Remember that in each election year, you have people like David Duke endorse the Republicans, and some groups that consider themselves Leninist (though fewer and fewer) endorse the Democrats. JFK was once asked by a leading mafioso what the latter could do to help him win the presidency -- JFK's famous response 'Tell everyone you are voting for my opponent'. In politics with broad coalitions, there are lots of different groups, and the thing to really look at (aside from analyzing how journalists do the job of justifying the lying by digging up any fact that can discredit progressive politics and trumpeting it, often distorting the facts as Rx) is the overall character of the movement. What percentage of the protestors, or of the leaders of the main broad coalition (UFPJ) are actually Leninists, let alone Stalinists (the latter theoretically a subset of the former). Not a whole lot. Most are independent socialists and populists of various sorts like myself.
Also, it is sheer stupidity to complain that in a huge rally, with events and feeder marches from the IMF that they 'stick to the subject'. Who died and made these protestators king of the demo? In fact, UFPJ included helping the victims of Katrina in its MAIN slogans for the march. The feeder march from the IMF protest had other focal points. The point is that the leadership of the peace movement focuses, as I believe they should, on the broader problem of something called IMPERIALISM, the 'i-word' that you don't hear much about in US politics but which is routinely a part of mainstream political discourse in Europe. Iraq didn't just come out of nowhere -- it is an example and manifestation of the disease of imperialism. And imperialism is linked with the issue of the IMF, and with the broad rubric of US intervention in and involvement in the Mideast. One of the main purposes of these demonstrations is to educate and enlighten participants who may only have come with a vague sense that the war was wrong. Given the whole schedule of weekend events, there was and is at such actions much that one can learn.

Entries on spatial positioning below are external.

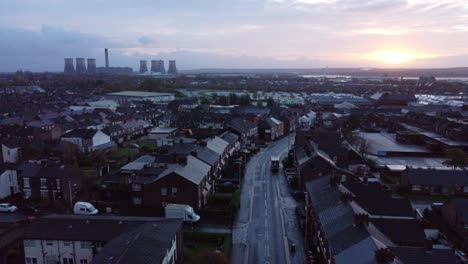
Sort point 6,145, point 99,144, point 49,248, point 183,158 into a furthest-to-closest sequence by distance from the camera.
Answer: point 99,144
point 6,145
point 183,158
point 49,248

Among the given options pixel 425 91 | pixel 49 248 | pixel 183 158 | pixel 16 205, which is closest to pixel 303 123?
pixel 183 158

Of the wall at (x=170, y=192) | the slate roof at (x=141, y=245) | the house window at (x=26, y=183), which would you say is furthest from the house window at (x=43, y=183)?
the slate roof at (x=141, y=245)

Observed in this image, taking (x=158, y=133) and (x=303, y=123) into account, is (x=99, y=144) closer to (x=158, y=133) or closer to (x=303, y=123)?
(x=158, y=133)

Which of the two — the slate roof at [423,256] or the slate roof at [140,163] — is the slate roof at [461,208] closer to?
the slate roof at [423,256]

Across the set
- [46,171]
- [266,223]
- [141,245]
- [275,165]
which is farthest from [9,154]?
[141,245]

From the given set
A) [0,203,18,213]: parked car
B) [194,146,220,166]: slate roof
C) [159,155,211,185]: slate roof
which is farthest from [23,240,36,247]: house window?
[194,146,220,166]: slate roof

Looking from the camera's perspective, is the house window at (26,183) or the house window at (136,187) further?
the house window at (26,183)

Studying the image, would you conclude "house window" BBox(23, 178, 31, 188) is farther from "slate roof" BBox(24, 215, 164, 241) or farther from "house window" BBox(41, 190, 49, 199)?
"slate roof" BBox(24, 215, 164, 241)
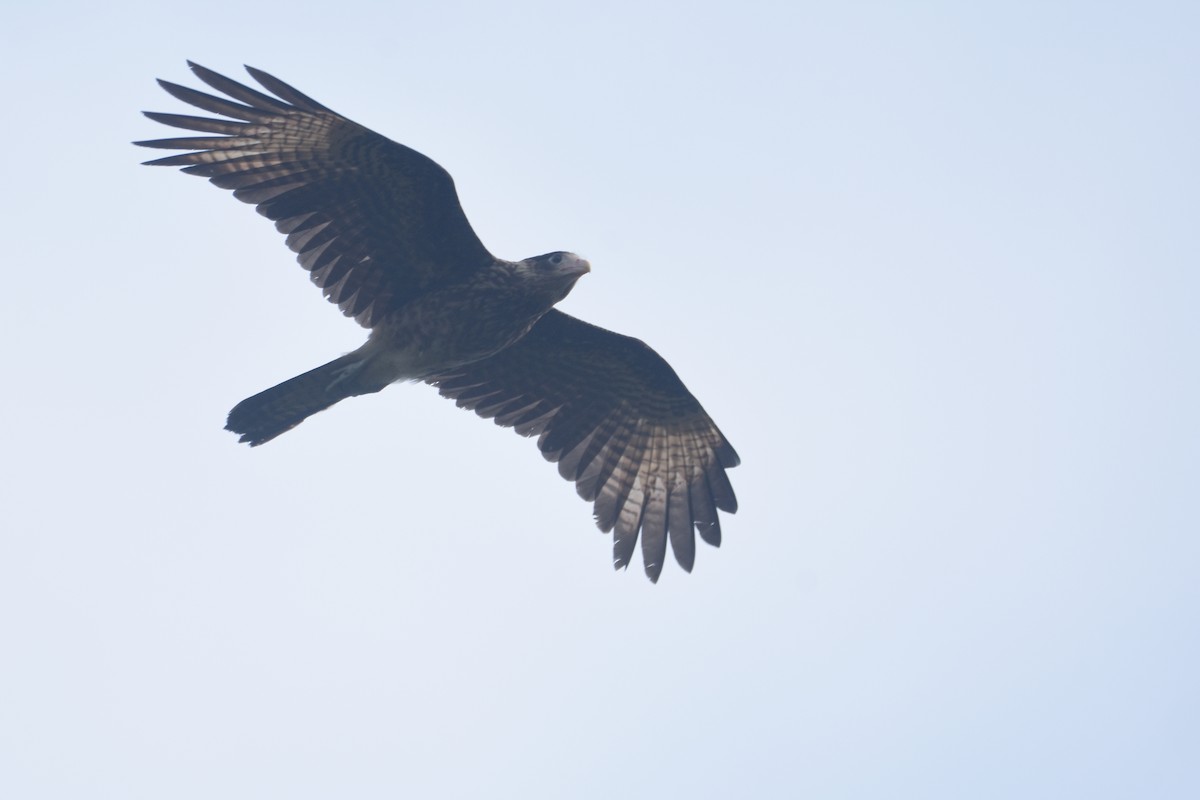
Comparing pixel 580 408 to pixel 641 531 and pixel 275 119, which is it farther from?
pixel 275 119

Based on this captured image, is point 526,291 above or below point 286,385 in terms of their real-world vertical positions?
above

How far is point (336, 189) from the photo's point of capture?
11.1m

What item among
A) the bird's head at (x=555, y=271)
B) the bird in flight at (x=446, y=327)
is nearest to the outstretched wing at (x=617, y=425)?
the bird in flight at (x=446, y=327)

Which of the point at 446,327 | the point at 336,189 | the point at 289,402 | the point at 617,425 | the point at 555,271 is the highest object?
the point at 617,425

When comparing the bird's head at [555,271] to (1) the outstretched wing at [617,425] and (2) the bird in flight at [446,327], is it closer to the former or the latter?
(2) the bird in flight at [446,327]

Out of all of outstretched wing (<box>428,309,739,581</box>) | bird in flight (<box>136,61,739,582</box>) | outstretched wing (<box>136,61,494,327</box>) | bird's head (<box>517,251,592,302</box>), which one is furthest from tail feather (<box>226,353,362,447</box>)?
bird's head (<box>517,251,592,302</box>)

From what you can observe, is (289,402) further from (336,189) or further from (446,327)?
(336,189)

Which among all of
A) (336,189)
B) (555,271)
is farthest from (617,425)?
(336,189)

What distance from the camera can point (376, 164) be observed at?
10.9m

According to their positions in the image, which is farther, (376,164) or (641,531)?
(641,531)

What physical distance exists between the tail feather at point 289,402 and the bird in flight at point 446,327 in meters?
0.01

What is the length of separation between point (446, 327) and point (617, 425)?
1984mm

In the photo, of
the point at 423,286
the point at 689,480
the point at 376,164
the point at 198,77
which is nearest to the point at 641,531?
the point at 689,480

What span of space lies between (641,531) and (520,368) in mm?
1660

That said, there is something to be said for message discipline. Some or even many in the leadership may agree with the speaker who called for a free Palestine "from the river to the sea" but I don't think the majority of those in the City would agree with that (from one of the speeches). Broadening the focus of topics to a certain point is good -- protestations from various quarters to the contrary being something to dismiss as mere whining -- but you need to express a broad CONSENSUS of what people think rather than factional often more radical views that everyone is afraid to question. The point is that such things (as opposed to having a focus on related issues that some, merely looking for something to whine about, whine about) can indeed drive people away from the antiwar movement, as it reflects views opposed by the vast majority of the supporters of getting out of Iraq.
You didn't see anyone from ANSWER on the podium calling for the glories of Stalinism or giving a pro-Milosevic speech or anything, because THEIR crappola was kept disciplined.